Further, in the training process in the classifier module, the low resolution and the corresponding labels are input into the classifier, the cross entropy loss function is calculated by using the prediction labels and the real labels, the classifier parameters are optimized through the Adam algorithm, and a classified classifier is obtained and stored as a pre-trained classifier.
Furthermore, the multi-scale information extraction module in the head component is an acceptance module in GoogleNet, and the characteristics obtained by the input image and the module are weighted and fused in the channel dimension by using the learnable parameters by using residual connection, so that the extracted characteristics are obtained.
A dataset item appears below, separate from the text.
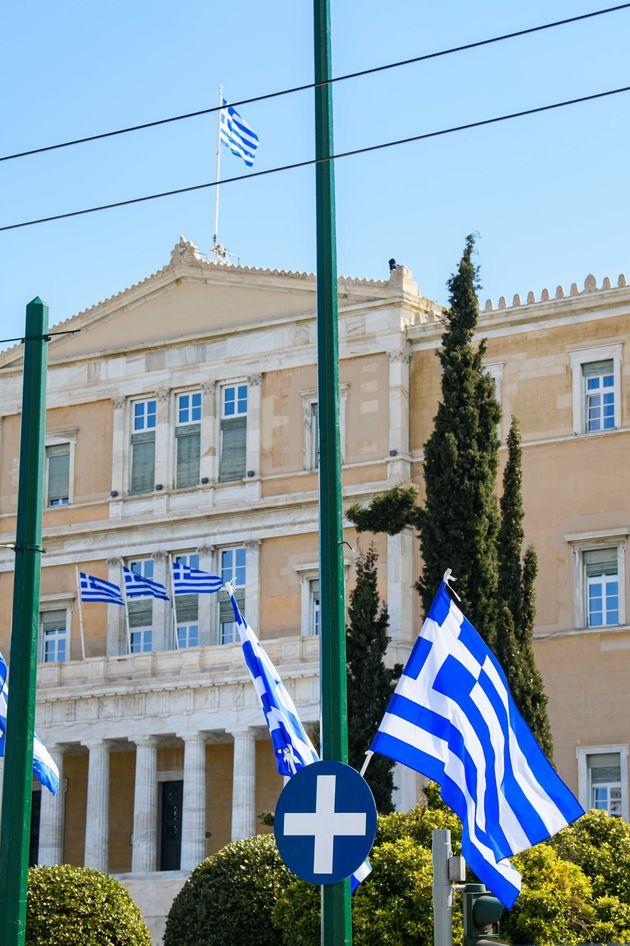 Το ελληνικό Κοινοβούλιο στολισμένο για τα 200 χρόνια από την Ελληνική Επανάσταση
Further, in the process of training the super-resolution network in the network training module, the super-resolution network loss is calculated by utilizing the high-resolution image in the image pair and the generated super-resolution image, and the network parameters are optimized by the Adam algorithm, so that a pre-training network is finally saved.
Further, in the network loss component, the super-resolution network loss includes an L1 loss, a perceived loss, but does not include a contrast loss.
After the technical scheme is adopted, compared with the prior art, the method has the following beneficial effects:
1) The technology of the two-stage medical image super-resolution frame design is adopted, so that the performance of a machine vision task can be considered by the medical image super-resolution, the technical aim of pertinently improving the quality of a reconstructed image is provided for medical diagnosis analysis, and the technical problem of lack of the medical image super-resolution for reconstructing the image according to the actual application effect is solved;
2) The technical aim of enabling the model to learn the characteristics of the medical image more pertinently can be achieved by adopting the technology of fine tuning by combining the downstream task on the basis of the pre-training super-resolution network with the self-adaptive multi-scale information extraction design, and the technical problem that the natural image super-resolution model is possibly not adapted when the natural image super-resolution model is migrated to the medical image task due to the difference between the medical image and the natural image is solved;
3) The improved multi-sample comparison learning strategy technology is adopted, so that the technical purposes of enabling the super-resolution image to be faster and better approximate to the high-resolution image, improving the training convergence speed and improving the reconstruction quality in the optimization process can be realized, and the technical problems of slow convergence and low efficiency possibly existing in the high-performance model with large training parameters are solved;
in summary, the invention adopts the combination of the technologies 1-3, thereby promoting the medical image super-resolution to more pertinently improve the quality of the reconstructed image by utilizing the result of the machine vision task, and overcoming the problems that the single consideration medical image super-resolution result improves the human visual effect but neglects the influence on the machine vision task in the prior art.
Drawings
FIG. 1 is a flow chart of a method for enhancing machine vision of medical images using super resolution techniques.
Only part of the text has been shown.